- Fragen zum Material -
(1) Welches Zeichen gilt laut dem Text zum Haarausfall bei der Dermatomyositis, besonders bei Kindern, als pathognomisch?
(2) Greifen Sie den Text zum Haarausfall nach seinem letzten Satz auf und führen Sie ihn weiter.

━━━━━ Bereitgestellter Auszug

Andere internistische Erkrankungen

Als eine typische, internistische Erkrankung mit diffusen Haarausfall wird u.a.die Colitits ulcerosa genannt, bei der auch rötliche Haarverfärbungen beschrieben sind. Mehrere Publikationen betreffen auch chronische Lebererkrankungen. Neben einem Verlust der Axillar-, Scham- und Brustbehaarung, wird hier über ein Ausdünnen der Kopfbehaarung berichtet. Diese Symptomatik betraf nicht nur Patienten mit einer chronischer Hepatitits, sondern auch Patienten mit einer dekompensierten Leberzirrhose. In Trichogramm spezifischen Untersuchungen konnte in ca. zwei Dritteln der Fälle eine erhöhte Telogenrate und oder eine Erhöhung der dystrophischen Haare festgestellt werden. Während bei den infektiösen Lebererkrankungen wahrscheinlich eine Beeinträchtigung des Haarwachstums über die entsprechenden Entzündungsparameter erfolgt, ist bei den dekompensierten, zirrhotischen Lebererkrankungen ein entsprechender Protein-, Vitamin- und Aminosäuremangel als ursächlich anzusehen.

Auch bei den hepatischen Porphyrien wird ein diffuses Effluvium beschrieben, in Verbindung mit einer vermehrten Hypertrichose im Bereich des Jochbogens und der seitlichen Stirnregion. Untersuchungen an einem größeren Kollektiv von Hämodialysepatienten zeigten in einem erhöhten Prozentsatz einen diffusen Haarausfall, in Verbindung mit trockenem und brüchigem Haar bei gleichzeitiger Hypertrichose im Stamm- und Extremitätenbereich.

Eine diffuse Ausdünnung des Haupthaares wurde auch im Zusammenhang mit Autoimmunerkrankungen, wie der Dermatomyositis, des systemischen Lupus erythematodes, und der progressiven systemischen Sklerodermie gefunden. Auch hier lässt sich korrespondierend eine vermehrte Behaarung im Bereich der Extremitäten bei der progressiven systemischen Sklerodemie feststellen, während bei der Dermatomyositis eine Hypertrichose des Gesichtes und der lateralen Stirn, insbesondere bei Kindern, ein pathognomisches Zeichen ist.

Malnutrition

Ähnlich wie bei den konsumierenden Erkrankungen und den entzündlichen Darmerkrankungen kann es bei allgemeiner Fehlernährung, Crash-Diäten und längeren Fastenkuren zu einer verminderten Resorption von haarspezifischen Aminosäuren, Vitaminen und Spurenelementen kommen. Insbesondere schwefelhaltige Aminosäuren sind hier von Bedeutung, da sie ein wesentlicher Bestandteil des Haares sind.

━━━━━━━━━━
━━━━━ Gespeicherte Daten

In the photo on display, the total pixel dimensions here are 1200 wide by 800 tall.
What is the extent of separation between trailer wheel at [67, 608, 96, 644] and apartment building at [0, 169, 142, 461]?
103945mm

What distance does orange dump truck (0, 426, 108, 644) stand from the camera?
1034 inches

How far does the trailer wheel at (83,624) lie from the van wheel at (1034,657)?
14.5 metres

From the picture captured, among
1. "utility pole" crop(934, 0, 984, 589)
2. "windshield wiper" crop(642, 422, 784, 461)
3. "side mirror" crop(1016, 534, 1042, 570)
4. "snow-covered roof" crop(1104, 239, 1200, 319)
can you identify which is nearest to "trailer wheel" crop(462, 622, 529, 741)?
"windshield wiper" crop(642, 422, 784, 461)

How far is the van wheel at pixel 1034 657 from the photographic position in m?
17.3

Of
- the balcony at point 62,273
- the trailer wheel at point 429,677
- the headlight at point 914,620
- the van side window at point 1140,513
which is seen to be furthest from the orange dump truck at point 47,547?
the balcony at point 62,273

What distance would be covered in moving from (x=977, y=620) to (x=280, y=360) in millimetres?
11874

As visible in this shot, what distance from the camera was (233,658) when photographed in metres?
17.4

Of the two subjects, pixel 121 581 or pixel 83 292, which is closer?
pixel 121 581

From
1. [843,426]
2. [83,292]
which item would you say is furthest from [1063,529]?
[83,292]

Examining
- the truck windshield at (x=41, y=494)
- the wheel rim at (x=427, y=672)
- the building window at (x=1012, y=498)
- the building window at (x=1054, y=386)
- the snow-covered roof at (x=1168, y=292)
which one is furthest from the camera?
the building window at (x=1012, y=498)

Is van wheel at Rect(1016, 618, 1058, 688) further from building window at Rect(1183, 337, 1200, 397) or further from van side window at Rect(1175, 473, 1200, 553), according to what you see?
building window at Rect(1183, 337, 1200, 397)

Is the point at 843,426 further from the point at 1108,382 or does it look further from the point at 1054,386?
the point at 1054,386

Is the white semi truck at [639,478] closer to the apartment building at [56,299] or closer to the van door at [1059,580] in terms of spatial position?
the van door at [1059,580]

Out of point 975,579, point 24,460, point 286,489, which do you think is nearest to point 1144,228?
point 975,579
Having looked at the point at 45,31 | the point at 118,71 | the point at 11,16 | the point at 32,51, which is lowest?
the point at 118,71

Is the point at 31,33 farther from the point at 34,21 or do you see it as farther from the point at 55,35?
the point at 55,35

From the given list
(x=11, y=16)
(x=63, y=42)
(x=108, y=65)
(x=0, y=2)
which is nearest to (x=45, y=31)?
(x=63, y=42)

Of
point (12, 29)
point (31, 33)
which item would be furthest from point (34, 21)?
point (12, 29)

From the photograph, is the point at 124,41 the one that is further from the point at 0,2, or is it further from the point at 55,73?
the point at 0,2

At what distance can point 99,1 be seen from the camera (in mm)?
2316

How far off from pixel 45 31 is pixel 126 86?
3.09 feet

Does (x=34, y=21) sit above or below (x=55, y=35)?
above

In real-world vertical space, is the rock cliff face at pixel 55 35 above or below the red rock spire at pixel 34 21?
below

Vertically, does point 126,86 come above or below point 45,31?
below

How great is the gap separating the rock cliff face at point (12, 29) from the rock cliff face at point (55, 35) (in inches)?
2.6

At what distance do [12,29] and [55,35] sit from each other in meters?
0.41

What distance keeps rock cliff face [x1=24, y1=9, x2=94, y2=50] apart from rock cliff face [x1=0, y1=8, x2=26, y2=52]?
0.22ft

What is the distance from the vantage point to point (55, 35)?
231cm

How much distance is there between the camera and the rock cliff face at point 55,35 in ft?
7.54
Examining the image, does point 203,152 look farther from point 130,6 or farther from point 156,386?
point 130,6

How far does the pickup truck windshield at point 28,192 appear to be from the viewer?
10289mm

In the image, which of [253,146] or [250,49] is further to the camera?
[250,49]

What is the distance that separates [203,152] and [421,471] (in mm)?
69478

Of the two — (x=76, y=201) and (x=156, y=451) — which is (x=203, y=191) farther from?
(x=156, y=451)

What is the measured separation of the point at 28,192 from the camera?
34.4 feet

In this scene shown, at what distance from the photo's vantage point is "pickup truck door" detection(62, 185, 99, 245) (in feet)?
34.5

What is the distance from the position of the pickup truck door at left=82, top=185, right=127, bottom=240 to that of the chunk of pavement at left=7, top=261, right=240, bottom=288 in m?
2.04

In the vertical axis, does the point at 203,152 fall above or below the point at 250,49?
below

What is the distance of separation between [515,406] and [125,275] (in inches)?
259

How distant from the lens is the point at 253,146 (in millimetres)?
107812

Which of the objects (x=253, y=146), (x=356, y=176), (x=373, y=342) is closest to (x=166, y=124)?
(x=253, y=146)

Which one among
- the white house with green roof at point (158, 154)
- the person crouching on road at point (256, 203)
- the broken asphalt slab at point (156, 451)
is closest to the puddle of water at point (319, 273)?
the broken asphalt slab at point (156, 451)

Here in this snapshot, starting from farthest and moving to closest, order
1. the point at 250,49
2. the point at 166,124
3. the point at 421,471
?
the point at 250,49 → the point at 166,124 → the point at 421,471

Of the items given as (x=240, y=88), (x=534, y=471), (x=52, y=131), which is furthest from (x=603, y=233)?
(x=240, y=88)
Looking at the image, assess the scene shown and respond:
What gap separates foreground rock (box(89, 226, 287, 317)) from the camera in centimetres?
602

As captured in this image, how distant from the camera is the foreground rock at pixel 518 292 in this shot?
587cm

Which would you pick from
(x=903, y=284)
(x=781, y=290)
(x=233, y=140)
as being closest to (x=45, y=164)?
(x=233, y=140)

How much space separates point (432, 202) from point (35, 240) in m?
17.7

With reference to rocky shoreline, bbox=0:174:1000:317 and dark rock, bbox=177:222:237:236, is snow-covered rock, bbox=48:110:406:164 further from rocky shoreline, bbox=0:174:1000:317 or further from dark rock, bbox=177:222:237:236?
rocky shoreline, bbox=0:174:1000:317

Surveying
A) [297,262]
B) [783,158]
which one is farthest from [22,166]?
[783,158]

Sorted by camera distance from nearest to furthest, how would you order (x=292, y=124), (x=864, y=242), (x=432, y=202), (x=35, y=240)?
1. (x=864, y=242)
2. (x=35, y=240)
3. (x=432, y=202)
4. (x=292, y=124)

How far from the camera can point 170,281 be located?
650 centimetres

━━━━━━━━━━

- Antworten -
(1) Eine Hypertrichose des Gesichtes und der lateralen Stirn.

(2)
Während in den Industriestaaten bewusste und unbewusste Fehlernährungen zu Mangelzuständen führen, sind in der Dritten Welt aufgrund der wirtschaftlichen Lage und der Armut Marasmus und Kwashiorkor häufig. Insbesondere beim Kwashiorkor, einer Protein-Energie-Malnutrition mit ödematösen Schwellungen und typischen Hautveränderungen, wird über einen diffusen Haarausfall, bei gleichzeitigen Diskolorationen des Haares, berichtet. Diese meist bei Kindern in den Subtropen und Tropen zu findende Malnutrition, ist ein typisches Beispiel für eine durch Mangelernährung verursachte Störung der Keratinisierung und Melaninproduktion.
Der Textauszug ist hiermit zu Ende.